Achtung : spoilers !!!
Globalement un petit ton en dessous du premier opus, cette suite reste néanmoins d’un niveau très bon. Pourquoi ce sentiment ? D’abord la structure, à l’effet inverse : on commence lentement pour accélérer à la fin. Et le début peut paraître très bavard, même si cela est plutôt utile pour comprendre les tenants et aboutissants de l’intrigue. Pour votre intérêt, ne lisez pas la suite si vous n’avez pas vu le film, car il m’est quasiment impossible de ne pas dévoiler l’intrigue.
D’un point de vue formel, rien de bien neuf sous le soleil : Villeneuve est un très bon technicien, mais avec les mêmes défauts que Nolan, comme ce sentiment qu’il donne de parfois se regarder filmer (comme tout ce passage très emprunté à l’imagerie de Leni Riefensthal lorsqu’il présente la montée en puissance de Feyd-Rautha (Austin Butler)).

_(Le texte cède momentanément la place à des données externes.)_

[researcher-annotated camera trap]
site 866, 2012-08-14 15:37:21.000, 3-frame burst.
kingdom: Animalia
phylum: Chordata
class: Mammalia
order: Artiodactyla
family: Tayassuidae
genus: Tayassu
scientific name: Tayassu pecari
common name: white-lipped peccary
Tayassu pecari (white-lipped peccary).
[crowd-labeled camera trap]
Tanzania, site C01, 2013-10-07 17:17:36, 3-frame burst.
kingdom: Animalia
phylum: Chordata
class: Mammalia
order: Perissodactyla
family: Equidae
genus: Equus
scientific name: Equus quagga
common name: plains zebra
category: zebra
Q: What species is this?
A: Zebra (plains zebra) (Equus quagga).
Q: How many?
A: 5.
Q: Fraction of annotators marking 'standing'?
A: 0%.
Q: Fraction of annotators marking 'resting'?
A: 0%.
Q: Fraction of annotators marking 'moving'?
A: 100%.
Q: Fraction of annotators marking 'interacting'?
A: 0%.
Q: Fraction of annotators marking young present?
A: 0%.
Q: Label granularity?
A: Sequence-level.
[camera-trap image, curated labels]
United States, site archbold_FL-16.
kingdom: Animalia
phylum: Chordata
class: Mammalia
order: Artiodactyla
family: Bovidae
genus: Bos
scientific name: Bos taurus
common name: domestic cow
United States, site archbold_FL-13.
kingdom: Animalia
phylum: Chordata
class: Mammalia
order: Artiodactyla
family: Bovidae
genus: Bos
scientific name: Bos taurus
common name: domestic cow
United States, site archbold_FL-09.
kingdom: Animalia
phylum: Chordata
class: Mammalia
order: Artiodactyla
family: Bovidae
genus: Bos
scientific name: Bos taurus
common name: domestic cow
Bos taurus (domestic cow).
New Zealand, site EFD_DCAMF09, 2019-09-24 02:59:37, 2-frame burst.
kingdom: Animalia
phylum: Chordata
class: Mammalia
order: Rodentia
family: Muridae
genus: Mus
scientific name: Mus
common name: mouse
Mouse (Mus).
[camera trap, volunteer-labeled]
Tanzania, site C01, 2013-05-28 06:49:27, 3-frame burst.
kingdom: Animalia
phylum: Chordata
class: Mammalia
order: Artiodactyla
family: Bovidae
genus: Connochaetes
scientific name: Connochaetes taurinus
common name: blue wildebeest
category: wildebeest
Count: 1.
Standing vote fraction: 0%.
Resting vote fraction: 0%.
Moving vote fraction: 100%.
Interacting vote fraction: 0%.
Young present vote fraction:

Néanmoins, il mène sa barque de manière très sûre et on en prend plein les mirettes, des scènes de combats, à la chevauchée du ver en caméra embarquée.
Sur le fond, ce film est plus intéressant, car il n’hésite pas à aller sur le terrain politique sans nous perdre (chose dans laquelle avait échoué Lucas), nous faisant bien prendre conscience du nid de vipères dans lequel nagent toutes ces familles.
En ce sens, le rôle de Jessica (Rebecca Ferguson)la mère de Paul (Timothée Chalamet), qui cache sa stratégie sous des enjeux religieux (on y reviendra), est de plus en plus trouble. Elle en fait un enjeu personnel (se défaire de la révérende mère Bene Gesserit (Charlotte Rampling) qui est, à force de manipulations, à l’origine de l’éradication de la maison Atréides) tout autant que plus global, cherchant à faire basculer l’empire. Allant jusqu’à manipuler son fils.
Le fond religieux est tout aussi malveillant. Stilgar (Javier Bardem) pense agir au mieux pour son peuple : il voit dans chaque action de Paul un indice sur le fait qu’il est l’élu. Mais on peut aussi interpréter tout acte comme une adaptation à sa vision de ce que doit être l’élu. Le serpent se mord ainsi la queue. On a également vu que les Bene Gesserit œuvraient dans l’ombre pour faire et défaire les alliances et les gouvernements comme bon leur semble (ce qui aura comme limite l’atteinte à l’intime).
On voit aussi à quel point ces accès religieux est un levier suffisamment fort pour conduire à une résistance qui devient vite une guérilla.
Et Paul dans tout ça ? Il grandit, refusant d’admettre son statut d’élu, préférant se mentir à lui-même par amour pour Shani (Zendaya) et affirmant voulant être un membre du peuple Fremen (l’héritage de son père qui lui a toujours montré combien l’humain est au-dessus de toute considération politique). Il est hélas rattrapé par la dure réalité (et par les manipulations de sa mère) : son statut de messie d’un peuple est la seule solution pour lui de sauver ce monde qui, de toute manière, au vu des événements, court à sa perte. Il va devoir ainsi faire un compromis (une compromission) en sacrifiant l’amour à la realpolitik.
Au détour de cette fin un peu amère, on peut prendre en compte l’importance plus grande du personnage de Shani par rapport au roman, ce qui donne un enjeu plus rude à l’intrigue. Et elle demeure celle qui apporte un regard lucide sur la situation, nous renvoyant à un ancrage contemporain de ce que devient notre monde : un vaste empire de communication et de mensonges qui n’est là que pour servir des intérêts particuliers.